Donations would already be a great thing. This law makes it feasible in boardrooms to justify donations. Donations to shelters, developing countries and otherwise.
This already happens a lot for used clothes with the thrift store->poor country->landfill pipeline. That third step will likely be a lot less rare with new clothes.
if you read the article...
Instead of discarding stock, companies are encouraged to manage their stock more effectively, handle returns, and explore alternatives such as resale, remanufacturing, donations, or reuse.
I guess remanufacturing/reuse might be the intended solution if it's absolutely not to be worn.
European politicians will wear the clothes nobody wants so they can be decommissioned lawfully.
>What happens if truly nobody wants those clothes
In theory companies would eventually be forced to produce less items nobody wants, although this is just an additional incentive in that natural process.
It seems like countries will do anything but tax carbon.
> What happens if truly nobody wants those clothes?
from TFA
> companies are encouraged to manage their stock more effectively, handle returns, and explore alternatives such as resale, remanufacturing, donations, or reuse.
Worst case would be recycling the fibers, presumably.
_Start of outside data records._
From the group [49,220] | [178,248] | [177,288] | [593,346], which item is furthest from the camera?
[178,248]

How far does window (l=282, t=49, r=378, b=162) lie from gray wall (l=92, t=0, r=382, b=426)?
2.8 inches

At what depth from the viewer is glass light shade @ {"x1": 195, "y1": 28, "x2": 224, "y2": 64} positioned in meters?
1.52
Maybe they could bury the clothes and call it carbon sequestration. I assume that clothes are made of mostly hydrocarbons.
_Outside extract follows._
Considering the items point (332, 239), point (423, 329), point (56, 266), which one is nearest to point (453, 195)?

Maybe donate it to poor countries?
When I used to work for the biggest ecommerce in europe, we had various stages for clothes. The last stage was selling the clothes by kilo to companies.
I wouldn't be surprised if they "sold" (at a nominal price) the extra stock to a company outside the union for "resale" (burning in India or dumping into the ocean)
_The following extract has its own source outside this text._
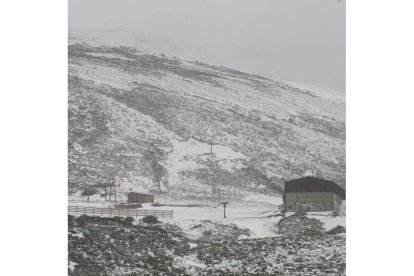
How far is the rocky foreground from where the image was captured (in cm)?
962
What we really need is 10x more expensive, durable clothing that you buy every 10 years. And the cultural shift to go along with it. Not Mao suits for everyone but some common effing sense. But I guess that's bad for business and boring for consumers, so...
Outlets could be a key here.
I suspect this end up like US "recycling" of plastic: pay another country to "reuse/recycle" the waste, and that country then dumps it in a landfill, dumps it in the ocean, or burns it.
They should pay people to wear them.
I don’t think that solves the issue they want to fix. The issue is brands that are stylish destroying clothing that’s now out of style (preserving brand value).
The price point is already high enough that taxing raw materials doesn’t really push the needle on price, they’ll just pass the costs on.
Utilitarian brands already don’t want to destroy clothing because their customers are price sensitive.
This forces the brands to do something with excess clothing. I suspect they’ll do whatever is the closest to destroying the clothing, like recycling them into rags or shredding them for dog bed filler or something. Maybe even just recycling them back to raw fibers.